Um den richtigen Ton bei den Personalern zu treffen, helfe es, sich vorher zu informieren, rät Luise Köhler von der Jobbörse Absolventa. Ein Blick auf die Webseite des Wunscharbeitgebers zeigt: Wie kommuniziert das Unternehmen? Sucht es seine Bewerber per Youtube-Video oder über eine seriöse Stellenanzeige? Was wird von den Bewerbern verlangt? Ein lückenloser Lebenslauf oder ein kreatives Portfolio? „Eine Bewerbung sollte immer auf das Unternehmen zugeschnitten sein“, rät Köhler. Ihr Tipp: Je kreativer die Branche, desto mehr darf sich ein Bewerber trauen.

Plötzlich tauchte die Bewerberin im Büro auf

So wie die junge Frau, die eines Tages unangemeldet im Büro der Kreuzberger Medienagentur Sinnwerkstatt stand, einer Agentur, die mit kreativen wie nachhaltigen Medienprodukten und Dienstleistungen für sich wirbt. Das war eine Überraschung“, erinnert sich Kreativchef Ian Delu, „aber eine Gute.“ Die junge Frau überreichte Delu eine selbst gebasteltete Papiertüte. Darin steckte ein USB-Stick mit einem auf die Agentur perfekt zugeschnittenen Anschreiben und ihrem Portfolio.

Aber nur kreativ und spektakulär reiche nicht, sagt Delu. Wichtiger seien ein gutes Portfolio und eine persönliche Note. „Mir ist es wichtig zu wissen, warum jemand bei uns arbeiten möchte, was die Bewerberin oder der Bewerber kann und warum sie oder er zu uns passt.“ Wer das glaubhaft rüberbringen könne, „der ist schon einen Schritt weiter“, meint der Kreativchef.
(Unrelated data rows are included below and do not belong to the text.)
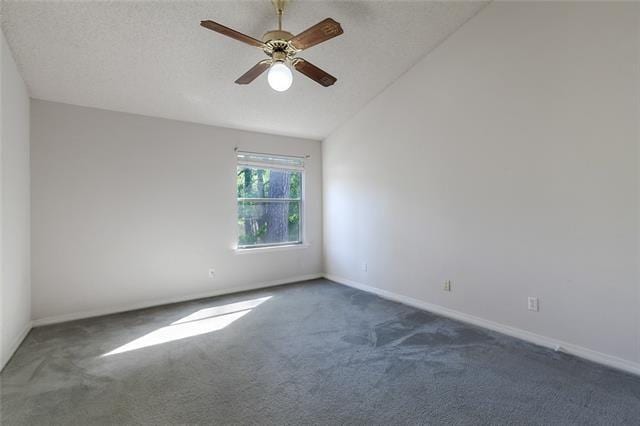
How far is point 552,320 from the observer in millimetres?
Answer: 2752

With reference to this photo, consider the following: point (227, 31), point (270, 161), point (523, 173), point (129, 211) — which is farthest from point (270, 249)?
point (523, 173)

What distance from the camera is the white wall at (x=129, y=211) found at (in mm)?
3404

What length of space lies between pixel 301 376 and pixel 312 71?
2371 millimetres

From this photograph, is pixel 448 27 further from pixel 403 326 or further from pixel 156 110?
pixel 156 110

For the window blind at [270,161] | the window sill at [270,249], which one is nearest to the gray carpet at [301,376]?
the window sill at [270,249]

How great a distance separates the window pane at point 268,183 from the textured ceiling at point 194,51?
2.92 ft

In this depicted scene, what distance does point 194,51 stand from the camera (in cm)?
300

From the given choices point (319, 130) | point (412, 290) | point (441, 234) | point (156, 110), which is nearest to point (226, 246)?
point (156, 110)

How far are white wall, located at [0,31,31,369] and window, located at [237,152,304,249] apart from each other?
7.62ft

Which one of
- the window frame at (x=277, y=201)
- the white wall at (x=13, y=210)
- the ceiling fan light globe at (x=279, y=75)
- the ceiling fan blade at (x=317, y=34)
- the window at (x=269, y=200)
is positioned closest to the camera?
the ceiling fan blade at (x=317, y=34)

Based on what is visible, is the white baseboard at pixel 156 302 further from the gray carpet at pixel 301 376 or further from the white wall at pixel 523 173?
the white wall at pixel 523 173

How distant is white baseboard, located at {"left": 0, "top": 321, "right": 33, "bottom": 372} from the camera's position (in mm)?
2476

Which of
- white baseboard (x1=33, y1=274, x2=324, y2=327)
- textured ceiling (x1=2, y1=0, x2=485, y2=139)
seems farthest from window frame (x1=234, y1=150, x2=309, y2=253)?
textured ceiling (x1=2, y1=0, x2=485, y2=139)

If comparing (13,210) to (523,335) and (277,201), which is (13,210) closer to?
(277,201)
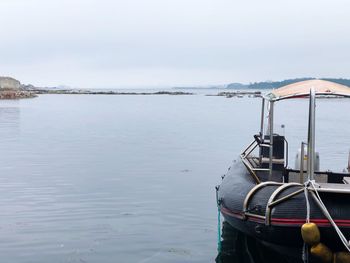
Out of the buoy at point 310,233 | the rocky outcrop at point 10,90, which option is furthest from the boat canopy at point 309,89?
the rocky outcrop at point 10,90

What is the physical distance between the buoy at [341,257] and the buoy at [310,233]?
0.47m

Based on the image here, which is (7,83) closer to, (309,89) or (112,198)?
(112,198)

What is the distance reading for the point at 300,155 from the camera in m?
12.1

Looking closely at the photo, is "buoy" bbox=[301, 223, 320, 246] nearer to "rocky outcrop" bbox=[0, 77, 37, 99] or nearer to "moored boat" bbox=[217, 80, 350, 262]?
"moored boat" bbox=[217, 80, 350, 262]

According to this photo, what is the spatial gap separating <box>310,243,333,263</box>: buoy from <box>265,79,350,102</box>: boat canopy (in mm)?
2998

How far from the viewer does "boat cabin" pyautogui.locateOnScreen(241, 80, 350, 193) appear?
362 inches

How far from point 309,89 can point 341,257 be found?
3.39 m

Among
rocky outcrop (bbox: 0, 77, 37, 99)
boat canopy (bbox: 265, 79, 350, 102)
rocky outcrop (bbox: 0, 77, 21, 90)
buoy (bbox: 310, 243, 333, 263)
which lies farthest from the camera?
rocky outcrop (bbox: 0, 77, 21, 90)

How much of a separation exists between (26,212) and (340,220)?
31.0 feet

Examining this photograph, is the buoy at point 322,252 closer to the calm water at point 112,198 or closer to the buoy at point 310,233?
the buoy at point 310,233

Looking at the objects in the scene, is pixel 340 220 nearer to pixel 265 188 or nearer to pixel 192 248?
pixel 265 188

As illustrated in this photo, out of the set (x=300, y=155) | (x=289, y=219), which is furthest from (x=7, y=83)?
(x=289, y=219)

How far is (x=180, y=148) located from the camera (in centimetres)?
3069

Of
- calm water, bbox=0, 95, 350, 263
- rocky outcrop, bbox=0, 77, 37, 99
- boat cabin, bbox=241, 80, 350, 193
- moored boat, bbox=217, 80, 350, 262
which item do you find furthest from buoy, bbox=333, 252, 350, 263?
rocky outcrop, bbox=0, 77, 37, 99
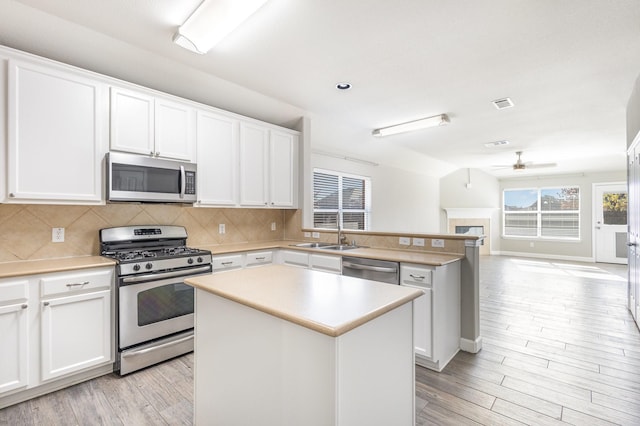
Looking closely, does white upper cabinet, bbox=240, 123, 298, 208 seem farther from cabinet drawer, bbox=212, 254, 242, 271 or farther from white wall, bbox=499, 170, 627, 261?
white wall, bbox=499, 170, 627, 261

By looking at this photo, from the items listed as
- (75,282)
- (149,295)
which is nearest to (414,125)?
(149,295)

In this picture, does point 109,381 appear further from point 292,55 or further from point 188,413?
point 292,55

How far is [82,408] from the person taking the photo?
2.11 metres

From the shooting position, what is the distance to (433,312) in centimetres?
253

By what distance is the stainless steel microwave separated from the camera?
8.65ft

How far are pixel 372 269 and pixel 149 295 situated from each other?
6.29ft

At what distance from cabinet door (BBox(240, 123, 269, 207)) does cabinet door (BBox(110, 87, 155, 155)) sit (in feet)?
3.33

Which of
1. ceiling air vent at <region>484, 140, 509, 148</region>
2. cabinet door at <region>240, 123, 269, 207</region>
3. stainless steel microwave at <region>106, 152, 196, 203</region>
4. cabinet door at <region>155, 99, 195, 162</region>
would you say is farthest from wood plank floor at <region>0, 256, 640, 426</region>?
ceiling air vent at <region>484, 140, 509, 148</region>

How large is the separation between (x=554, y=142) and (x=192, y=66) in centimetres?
590

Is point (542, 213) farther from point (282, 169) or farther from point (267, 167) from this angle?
point (267, 167)

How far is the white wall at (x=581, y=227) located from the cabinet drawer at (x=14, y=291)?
10.4m

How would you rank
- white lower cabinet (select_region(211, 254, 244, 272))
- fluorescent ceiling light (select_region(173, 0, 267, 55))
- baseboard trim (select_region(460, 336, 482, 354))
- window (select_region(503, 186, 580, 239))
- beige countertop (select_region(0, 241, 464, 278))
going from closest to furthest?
fluorescent ceiling light (select_region(173, 0, 267, 55)) → beige countertop (select_region(0, 241, 464, 278)) → baseboard trim (select_region(460, 336, 482, 354)) → white lower cabinet (select_region(211, 254, 244, 272)) → window (select_region(503, 186, 580, 239))

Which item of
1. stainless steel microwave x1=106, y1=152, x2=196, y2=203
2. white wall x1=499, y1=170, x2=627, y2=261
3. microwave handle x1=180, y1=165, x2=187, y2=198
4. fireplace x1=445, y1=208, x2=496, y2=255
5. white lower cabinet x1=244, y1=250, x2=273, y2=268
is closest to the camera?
stainless steel microwave x1=106, y1=152, x2=196, y2=203

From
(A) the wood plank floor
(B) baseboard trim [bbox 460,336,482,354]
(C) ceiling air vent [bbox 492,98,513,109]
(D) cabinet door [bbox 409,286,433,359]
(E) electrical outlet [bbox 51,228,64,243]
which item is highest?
(C) ceiling air vent [bbox 492,98,513,109]
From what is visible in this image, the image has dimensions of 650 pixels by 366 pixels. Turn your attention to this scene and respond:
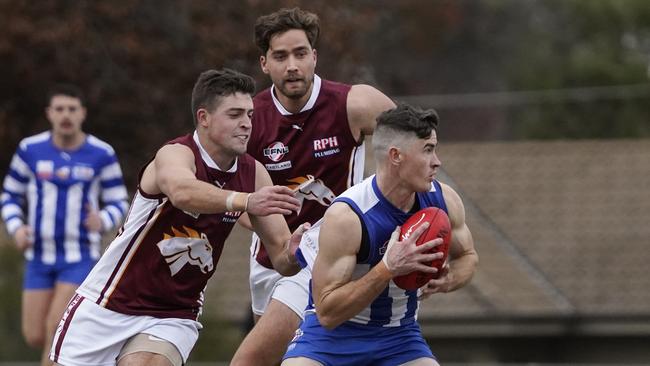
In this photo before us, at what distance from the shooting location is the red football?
19.5 feet

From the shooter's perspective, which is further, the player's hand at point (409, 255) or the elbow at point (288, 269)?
the elbow at point (288, 269)

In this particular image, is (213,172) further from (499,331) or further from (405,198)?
(499,331)

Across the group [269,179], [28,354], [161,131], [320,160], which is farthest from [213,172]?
[161,131]

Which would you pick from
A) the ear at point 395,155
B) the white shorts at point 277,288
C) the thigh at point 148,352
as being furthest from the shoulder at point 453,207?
the thigh at point 148,352

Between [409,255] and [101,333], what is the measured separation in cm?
167

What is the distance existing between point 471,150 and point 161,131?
3.63 meters

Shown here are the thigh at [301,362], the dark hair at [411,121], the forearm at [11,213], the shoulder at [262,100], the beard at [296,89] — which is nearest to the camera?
the dark hair at [411,121]

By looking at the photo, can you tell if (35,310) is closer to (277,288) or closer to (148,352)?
(277,288)

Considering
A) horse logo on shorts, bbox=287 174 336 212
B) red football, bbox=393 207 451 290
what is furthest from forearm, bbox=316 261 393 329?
horse logo on shorts, bbox=287 174 336 212

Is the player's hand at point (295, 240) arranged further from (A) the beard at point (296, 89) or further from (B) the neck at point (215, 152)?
(A) the beard at point (296, 89)

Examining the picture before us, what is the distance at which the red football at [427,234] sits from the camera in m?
5.95

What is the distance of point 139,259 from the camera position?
661 cm

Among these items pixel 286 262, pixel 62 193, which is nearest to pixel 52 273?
pixel 62 193

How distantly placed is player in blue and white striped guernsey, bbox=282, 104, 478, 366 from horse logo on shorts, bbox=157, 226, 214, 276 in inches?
23.2
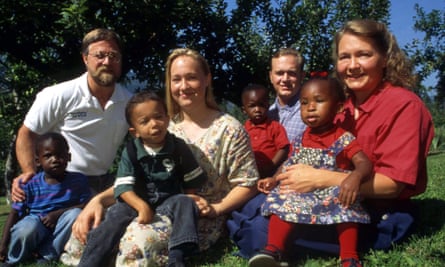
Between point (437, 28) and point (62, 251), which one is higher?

Grundsätzlich seien kreative Bewerbungen aber erwünscht: „Bei kreativen Bewerbungen, schaue ich zwei Mal hin“, sagt Delu. 08/15-Bewerbungen fielen dagegen schon mal unter den Tisch.

Auch wenn alle Voraussetzung erfüllt seien, sagt Luise Köhler, „ein Patentrezept für eine erfolgreiche kreative Bewerbung gibt es leider nicht“. Ob der Personaler, der die Bewerbung in die Hände bekomme, auch darauf anspringe, sei oft einfach nur eine Frage des Geschmacks – und eine gute Portion Glück.